== What you will do ==
Write out the records word for word, from the first line through the line containing "2.70 metres", including that line.

#### Provided records

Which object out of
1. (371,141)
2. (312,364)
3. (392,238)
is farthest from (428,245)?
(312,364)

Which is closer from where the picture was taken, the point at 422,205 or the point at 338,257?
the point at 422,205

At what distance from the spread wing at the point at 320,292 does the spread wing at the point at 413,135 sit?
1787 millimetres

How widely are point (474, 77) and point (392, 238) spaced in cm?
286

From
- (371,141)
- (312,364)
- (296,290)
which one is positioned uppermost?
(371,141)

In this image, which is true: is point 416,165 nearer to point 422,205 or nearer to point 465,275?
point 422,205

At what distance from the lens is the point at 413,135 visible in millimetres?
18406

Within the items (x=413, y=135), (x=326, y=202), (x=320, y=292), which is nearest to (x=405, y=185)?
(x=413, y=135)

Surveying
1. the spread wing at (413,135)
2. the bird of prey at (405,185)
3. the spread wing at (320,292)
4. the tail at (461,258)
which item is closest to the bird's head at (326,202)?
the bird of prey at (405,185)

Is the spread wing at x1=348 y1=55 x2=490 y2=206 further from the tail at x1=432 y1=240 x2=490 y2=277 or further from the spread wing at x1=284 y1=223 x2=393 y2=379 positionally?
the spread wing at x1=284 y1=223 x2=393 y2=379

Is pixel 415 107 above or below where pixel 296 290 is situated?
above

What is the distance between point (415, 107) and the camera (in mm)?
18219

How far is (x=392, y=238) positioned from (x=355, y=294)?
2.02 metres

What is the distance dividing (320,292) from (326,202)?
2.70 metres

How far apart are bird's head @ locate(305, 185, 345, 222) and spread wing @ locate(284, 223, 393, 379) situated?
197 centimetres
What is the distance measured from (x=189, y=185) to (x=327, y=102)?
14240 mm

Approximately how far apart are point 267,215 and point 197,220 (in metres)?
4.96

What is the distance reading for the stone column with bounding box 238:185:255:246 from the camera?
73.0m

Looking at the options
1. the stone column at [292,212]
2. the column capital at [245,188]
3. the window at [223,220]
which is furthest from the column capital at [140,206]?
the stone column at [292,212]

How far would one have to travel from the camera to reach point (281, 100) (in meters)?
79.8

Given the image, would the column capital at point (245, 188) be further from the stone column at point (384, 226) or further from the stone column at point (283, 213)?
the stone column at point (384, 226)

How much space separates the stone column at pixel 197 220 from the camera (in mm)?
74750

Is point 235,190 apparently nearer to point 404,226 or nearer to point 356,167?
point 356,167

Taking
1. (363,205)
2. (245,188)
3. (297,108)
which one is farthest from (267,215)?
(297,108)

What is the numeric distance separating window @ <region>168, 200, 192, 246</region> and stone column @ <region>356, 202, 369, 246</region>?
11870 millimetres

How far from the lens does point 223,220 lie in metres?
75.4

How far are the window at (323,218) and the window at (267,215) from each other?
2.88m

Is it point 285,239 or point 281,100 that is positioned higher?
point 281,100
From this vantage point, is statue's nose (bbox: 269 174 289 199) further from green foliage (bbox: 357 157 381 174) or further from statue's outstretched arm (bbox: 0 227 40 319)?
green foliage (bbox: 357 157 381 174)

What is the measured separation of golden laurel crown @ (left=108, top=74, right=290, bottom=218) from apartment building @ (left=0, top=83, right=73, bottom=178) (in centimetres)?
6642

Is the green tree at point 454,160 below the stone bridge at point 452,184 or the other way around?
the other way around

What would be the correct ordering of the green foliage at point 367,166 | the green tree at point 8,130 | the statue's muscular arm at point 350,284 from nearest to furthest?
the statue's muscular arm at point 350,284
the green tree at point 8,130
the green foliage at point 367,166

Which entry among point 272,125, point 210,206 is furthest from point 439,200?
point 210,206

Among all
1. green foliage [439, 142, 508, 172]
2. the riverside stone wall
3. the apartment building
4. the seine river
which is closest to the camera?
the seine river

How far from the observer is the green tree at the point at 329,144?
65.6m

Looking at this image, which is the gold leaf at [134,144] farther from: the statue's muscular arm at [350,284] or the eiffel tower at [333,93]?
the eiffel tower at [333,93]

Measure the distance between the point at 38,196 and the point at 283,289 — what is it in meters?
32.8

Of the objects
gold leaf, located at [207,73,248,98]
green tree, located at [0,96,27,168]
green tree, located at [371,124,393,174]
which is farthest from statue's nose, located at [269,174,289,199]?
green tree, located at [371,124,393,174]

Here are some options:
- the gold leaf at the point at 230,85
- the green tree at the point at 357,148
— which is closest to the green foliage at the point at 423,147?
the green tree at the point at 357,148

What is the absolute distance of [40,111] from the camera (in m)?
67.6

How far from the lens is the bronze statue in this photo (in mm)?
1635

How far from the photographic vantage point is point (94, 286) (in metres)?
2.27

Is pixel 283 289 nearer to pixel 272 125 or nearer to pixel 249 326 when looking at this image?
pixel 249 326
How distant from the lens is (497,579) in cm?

########

== Solved exercise ==
Which object out of
1. (371,141)
2. (312,364)
3. (392,238)
is farthest from (428,245)?
(312,364)

Which is closer from where the picture was taken, the point at 422,205 or the point at 338,257?
the point at 422,205

At what distance from the spread wing at the point at 320,292 does the spread wing at the point at 413,135 sit?
1787 millimetres

How widely are point (474, 77) and point (392, 238) spaced in cm?
286

From
- (371,141)
- (312,364)
- (296,290)
which one is positioned uppermost?
(371,141)

In this image, which is true: is point 416,165 nearer to point 422,205 or nearer to point 465,275?
point 422,205

At what distance from the lens is the point at 413,135 visible in millimetres?
18406

Within the items (x=413, y=135), (x=326, y=202), (x=320, y=292), which is nearest to (x=405, y=185)?
(x=413, y=135)

Surveying
1. the spread wing at (413,135)
2. the bird of prey at (405,185)
3. the spread wing at (320,292)
4. the tail at (461,258)
which item is closest to the bird's head at (326,202)?
the bird of prey at (405,185)

Is the spread wing at x1=348 y1=55 x2=490 y2=206 further from the tail at x1=432 y1=240 x2=490 y2=277 or further from the spread wing at x1=284 y1=223 x2=393 y2=379 positionally?
the spread wing at x1=284 y1=223 x2=393 y2=379

Is pixel 415 107 above or below where pixel 296 290 is situated?
above

What is the distance between point (415, 107) and the camera (in mm)?
18219

How far is (x=392, y=238) positioned from (x=355, y=294)?
2.02 metres

What is the distance dividing (320,292) from (326,202)?
2.70 metres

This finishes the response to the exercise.